Lista de atividades:
1. No texto sobre personagens como modelos de comportamento, reescreva o trecho que começa em "Por DANIEL BRAZIL*" e termina em "peça de Rostand).". Troque "teatro" por "cinema".
2. Quais autores de teatro são mencionados no texto sobre personagens como modelos de comportamento? Liste todos.
3. Dê continuidade ao texto sobre personagens como modelos de comportamento, escrevendo a parte seguinte a partir do ponto em que ele termina.

Texto selecionado:
»»

Por DANIEL BRAZIL*
O que é Bolsonaro senão um Dick Vigarista que anda de moto e que tem muitos “seguidores”
Houve um tempo em que o teatro ocupava o imaginário das pessoas com fantasias, ídolos e exemplos de bem e de mal. Não só os arquétipos gregos, até hoje lembrados, mas os personagens de Shakespeare, Moliére ou Rostand, no século XVII, também criaram modelos de comportamento que se refletem até nossos dias. Era comum nos séculos seguintes as pessoas serem classificadas, de acordo com seu comportamento, aparência ou algum feito inusitado, como Romeus, Julietas, Tartufos, Dons Juans ou Cyranos de Bergerac (este um personagem real, celebrizado pela peça de Rostand).
A literatura tornou-se o veículo ideal para a disseminação de personagens que acabam tornando-se modelos comparativos de comportamento. Figuras como o sonhador Quixote, a insatisfeita Emma Bovary, o ciumento Bentinho ou o dividido Raskolnikov ainda são lembradas pelos mais cultos ao se depararem com figuras reais que emulam aqueles comportamentos.

««

Trechos de dados
»»

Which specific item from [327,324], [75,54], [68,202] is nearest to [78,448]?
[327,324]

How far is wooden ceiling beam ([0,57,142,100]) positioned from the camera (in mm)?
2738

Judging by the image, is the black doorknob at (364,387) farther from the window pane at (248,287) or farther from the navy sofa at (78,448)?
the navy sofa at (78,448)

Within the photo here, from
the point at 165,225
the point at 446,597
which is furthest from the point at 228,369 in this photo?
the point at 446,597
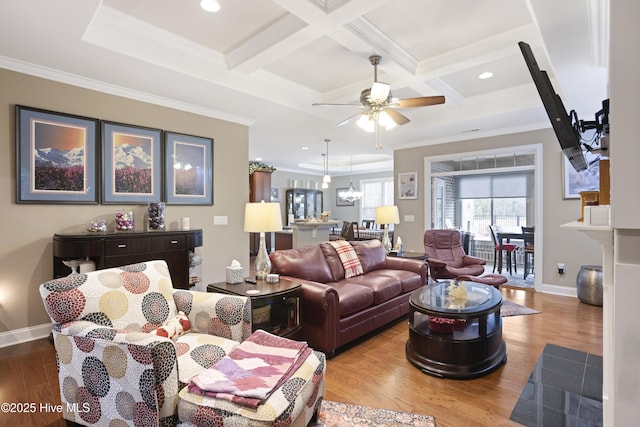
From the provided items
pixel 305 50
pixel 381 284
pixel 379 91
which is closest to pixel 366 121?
pixel 379 91

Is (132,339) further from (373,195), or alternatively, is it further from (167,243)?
(373,195)

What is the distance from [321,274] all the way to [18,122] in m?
3.20

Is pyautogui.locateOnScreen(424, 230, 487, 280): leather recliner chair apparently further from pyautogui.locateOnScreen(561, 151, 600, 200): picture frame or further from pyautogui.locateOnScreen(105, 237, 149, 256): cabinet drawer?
pyautogui.locateOnScreen(105, 237, 149, 256): cabinet drawer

««

Respostas dos exercícios:
1.
Por DANIEL BRAZIL*
O que é Bolsonaro senão um Dick Vigarista que anda de moto e que tem muitos “seguidores”
Houve um tempo em que o cinema ocupava o imaginário das pessoas com fantasias, ídolos e exemplos de bem e de mal. Não só os arquétipos gregos, até hoje lembrados, mas os personagens de Shakespeare, Moliére ou Rostand, no século XVII, também criaram modelos de comportamento que se refletem até nossos dias. Era comum nos séculos seguintes as pessoas serem classificadas, de acordo com seu comportamento, aparência ou algum feito inusitado, como Romeus, Julietas, Tartufos, Dons Juans ou Cyranos de Bergerac (este um personagem real, celebrizado pela peça de Rostand).

2. Shakespeare, Moliére e Rostand.

3.
O cinema, arte do século XX, introduziu novos parâmetros culturais, absorvendo e adaptando os exemplos teatrais e literários, mas também criando novos personagens paradigmáticos. Muitos homens tentaram imitar Humphrey Bogart, Errol Flynn ou John Wayne, em seus papéis mais famosos, enquanto as mulheres queriam ser Olivia de Havilland, Vivian Leigh ou Rita Hayworth. Ou melhor, as personagens que viveram nas telas.
O cinema falado é o grande culpado de promover esta sutil alteração na construção de modelos. Introduz personagens sem passado. Não têm história, não têm vivência, surgem feitos e morrem – quando morrem – como surgiram, sem alterar suas características. Personagens-síntese, modelos, arquétipos, que têm seu epítome nos heróis de histórias em quadrinhos e desenhos animados.
E o grande público foi se acostumando – ou sendo acostumado – a isso: a não precisar de história, de construção psicológica e histórica, contentando-se com ações e aparências. É uma espécie de regressão intelectual, se compararmos com o público do teatro grego ou elisabetano, com as românticas leitoras de folhetim do século XIX, com os leitores do século XX. A televisão, como mais poderoso meio de comunicação de nosso tempo, exerce papel fundamental nesse status quo. Não é à toa que os roteiristas mais espertos de cinema e quadrinhos perceberam isso, procurando construir um passado psicologicamente mais elaborado para alguns personagens, como Batman, Coringa ou Homem-Aranha.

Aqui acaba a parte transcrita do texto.